Imagine sitting in a waiting room, and you pick up this over-sized beautiful looking coffee-table book. You open it up and read about a horrific murder. This scraggly faced guard stares at you and you then realize—this is the beginning of a journey, you never expected.
Reading and seeing what’s contained in this historical account makes an inmate think about doing time in that fearful place verses this programming place—it’s San Quentin.
Detailed anecdotes, beginning with George Jackson, tell known stories from another perspective—analysis I never knew or read about. Once Upon a Time at San Quentin is fresh, at least in my limited learned mind.
Nevertheless, it seems a bit eerie seeing these large print black and whites, knowing the violent history of San Quentin, its grave yard, the walls, and Golden sitting with his side arm—a .357 magnum.
Golden has his take on convicts, as he calls us, and prison life, including the food he admits to like and eat. Big difference for me, as this food has turned me into a quasi-vegetarian. All the same, Golden’s perception about the ins and outs of prison life is interesting and fascinating, even remarkable in its attention-grabbing style.
He calls the Adjustment Center the Dungeon of Death, a place back then where correctional officers, “who through the unfortunate fate found themselves sentenced by a vindictive administration to work.”
Once Upon a Time at San Quentin gets to some criticisms about the criminal justice system:
Self centered and arrogant ‘Johnny Law’ believes what happens on the streets should totally consume on-duty prison guards, while street police have little or no concept of life in prison. Worse still, judges, prosecutors and juries have condemned these hapless California State victims to the living hell called San Quentin.
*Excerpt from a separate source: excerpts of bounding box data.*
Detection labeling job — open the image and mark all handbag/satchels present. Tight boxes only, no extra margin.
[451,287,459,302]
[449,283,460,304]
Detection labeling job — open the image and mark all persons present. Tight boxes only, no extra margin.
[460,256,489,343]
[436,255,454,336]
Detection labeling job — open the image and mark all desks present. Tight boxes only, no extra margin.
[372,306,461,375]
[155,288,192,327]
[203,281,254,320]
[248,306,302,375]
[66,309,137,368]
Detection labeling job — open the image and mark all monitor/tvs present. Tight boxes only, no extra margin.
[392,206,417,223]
The account, If you Build It, They Will Come is more criticism, this time aimed at the Pennsylvanian Quakers who “had a bad idea” when they decided to “put these long metal bars on all the windows.”
Golden makes his point clear in Once Upon a Time at San Quentin:
“The focus of true prison reform must be on seven groups of people, both in prison and on the streets, listed by social importance.
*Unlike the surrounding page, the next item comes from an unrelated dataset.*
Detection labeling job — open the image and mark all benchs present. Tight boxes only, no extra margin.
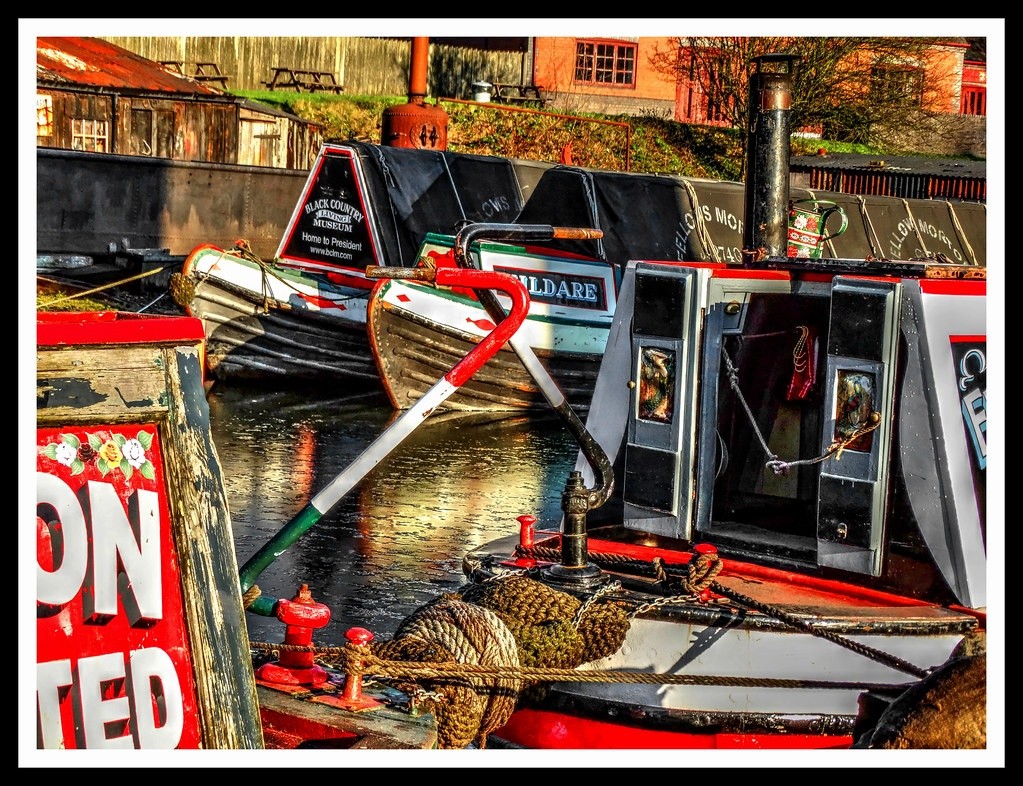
[301,83,344,91]
[260,81,307,88]
[189,74,233,82]
[501,96,545,103]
- Street victims of violent crime.
- Juries.
- Tax Payers.
- Prison Correctional Staff.
- Innocent Inmates, in prison and wrongly convicted of crime.
- Prison Inmates who are victims of violent crime while imprisoned.
- Guilty incarcerated Inmates.
Failure to recognize all seven of these categories will eventually lead to a breakdown in all social cohesion.”
That being said, Golden has his own radical ideas about fixing penal problems in America, including the use of a firing squad to execute the guilty within 30 days of sentencing. I guess many of the guilty subject to a firing squad would be putting off their sentencing indefinitely.
Editor’s Note: San Quentin News endorses Once Upon a Time at San Quentin because its sales are directly tied to donations that help print and distribute newspapers to inmates who otherwise would not be able to read all about it.